**Reading text**
People attend a human trafficking presentation by Sydney Zuiker, safe community program director, at Crime Stoppers, 3001 Main St., Thursday, March 17, 2022, in Houston.

Rania Mankarious of Crime Stoppers of Houston talks to the media during a press conference at Houston City Hall to announce the “One Safe Houston” initiative to help reduce violent crime on Wednesday, Feb. 2, 2022 in Houston.

Andy Kahan points to a victim board during a press conference at the Crime Stoppers headquarters on Tuesday, April 12, 2022.

John Whitmire speaks during a press conference at the Crime Stoppers headquarters on Tuesday, April 12, 2022.

Pamela Wells, left, executive director at Region 4 ESC and Rania Mankarious, right, CEO of Crime Stoppers Houston have a conversation before getting recorded together giving a statement, Monday, March 21, 2022, in Houston.

If it seems like Crime Stoppers of Houston is everywhere these days, it’s because it is.

In recent weeks its CEO warned Houstonians at a local Republicans lunch club about out-of-control crime. Its victims’ assistance director blasted a local judge on television. Its staff trained METRO police officers.

Long known as one of the largest Crime Stoppers chapter in the United States, the organization boasts a spacious headquarters in Midtown, a high-profile CEO who earns nearly as much as Houston’s police chief and a multi-million dollar budget.

Crime victims and law enforcement leaders praise the organization, calling it an invaluable resource that has helped detectives solve perplexing cases.

“They have a role to hold a trusted line for tips, and I think they do that effectively,” Harris County Sheriff Ed Gonzalez said.

**Request A**
Translate this sentence from the article on Crime Stoppers of Houston into Spanish: "If it seems like Crime Stoppers of Houston is everywhere these days, it’s because it is."
**Request B**
According to the article on Crime Stoppers of Houston, in which part of the city is the organization's headquarters?
**Request C**
Pick up the article on Crime Stoppers of Houston after its final sentence and keep writing it.

**Data provided**
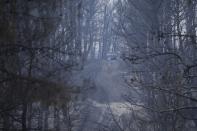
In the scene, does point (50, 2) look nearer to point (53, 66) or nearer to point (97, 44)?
point (53, 66)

**Written response A**
Si parece que Crime Stoppers of Houston está en todas partes estos días, es porque lo está.

**Written response B**
In Midtown.

**Written response C**
Detractors argue the organization has strayed from its core mission and criticize CEO Rania Mankarious for using the nonprofit as a personal launchpad. And as homicides have risen across the city, judges and criminal justice reform advocates say Crime Stoppers has taken a partisan turn and is engaging in misleading conversations about crime across the city.

Gov. Greg Abbott's administration supported Crime Stoppers of Houston's expansion into schools across the state and reportedly backed the organization with a $4 million grant. The organization also enjoys close relations with Harris County District Attorney Kim Ogg, who donated $500,000 to the non-profit— which has a room in its headquarters named for the DA’s Office.

To report this story, the Chronicle reviewed current and former law enforcement leaders; crime victims, elected officials, and community leaders. Barned-Smith reviewed hundreds of postings from the organization's social media accounts. The story is also based on an investigation of the organization's tax filings, news segments, and other documents. Houston Chronicle librarian Joyce Lee provided research for this story.

Andy Kahan, its director of Victim Services and Advocacy, partnered with Fox 26 on a series called “Breaking Bond.” The segments follow a familiar script: Kahan describes elements of crimes in which defendants on bond commit additional violence, while Houston police union officials or members of the district attorney’s office criticize the judges.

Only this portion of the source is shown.